Working with an alternate universe has its upsides – one can invent a whole culture and landscape without having to specify and conform to the world as it is now – but it also has its downsides. One being that, for When the Clock Broke’s sequel, I’m working in the future, and, I have calculated, my protagonist is born in 2036. Um…
It’s more than that, though. Whether consciously or not, I’ve managed to create a world ready to be explored. Maybe not ‘deep’, but some place I lose myself in.
But with that, many things arrive that I need to clear up in my mind. In a world where names are based on status and geographical position, eg. The Big College, The Second Continent, I have to take care and understand every little detail – hence the title of this post.
I shall admit that I forget a lot. Mostly these things are little, but sometimes my mind wanders during first draft, and I find myself with cables to electric lighting that should not exist. Tomorrow I talk about how much I value my research – and these little things I must keep on a firm plateaux of knowledge.
For instance, the name of one of Zara’s brothers. He may only be in a couple of scenes, but he deserves to have a name, does he not…?
One of my younger writer friends, who works mostly with YA contemporary, introduced me to an idea: create a family tree.
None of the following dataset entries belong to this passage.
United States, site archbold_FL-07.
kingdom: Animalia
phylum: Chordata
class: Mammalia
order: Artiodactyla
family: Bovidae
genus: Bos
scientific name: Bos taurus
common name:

Whilst this does not fix my universe problems, it can deal with the times when I utter to myself, “now, how much older is Phillip’s eldest brother at the reunion dinner?” Or words to that effect!
With such a range of ages on my entire cast (I am counting Supporting Characters and Minor Characters with lines), 10 to 50-something; you see, I need more than my paper notes. Thank goodness for the internet!
I could get lost in the family tree. It’s really rather addictive from an author’s point of view. Each person has a whole biography that can be filled in, including interests, occupation, place of birth, etc. And I get to cast each character a thousand times. It’s funny because casting myself as one character means that, technically, my brother-in-law is Tom Cruise!
Unfortunately, to be really exact (yes: a tautology), the dates still need to be tweaked. And, because the tree is ‘between novels’, I’m not clear on who should be dead or not! The only downside is that whenever I add a new sibling onto the tree of a character with no parents, it adds parents on regardless. I added Aidelle’s sister and brother – and felt obliged to find names for the parents who had sprung into the tree.
I think you’re able to see the whole WTCB family tree at FamilyEcho.com without having to log in (you are viewing it as Aidelle, apparently). I tried to export the format to the blog, but I’m not that much of an internet whizzo. The tree technically contains spoilers for the WTCB trilogy, though.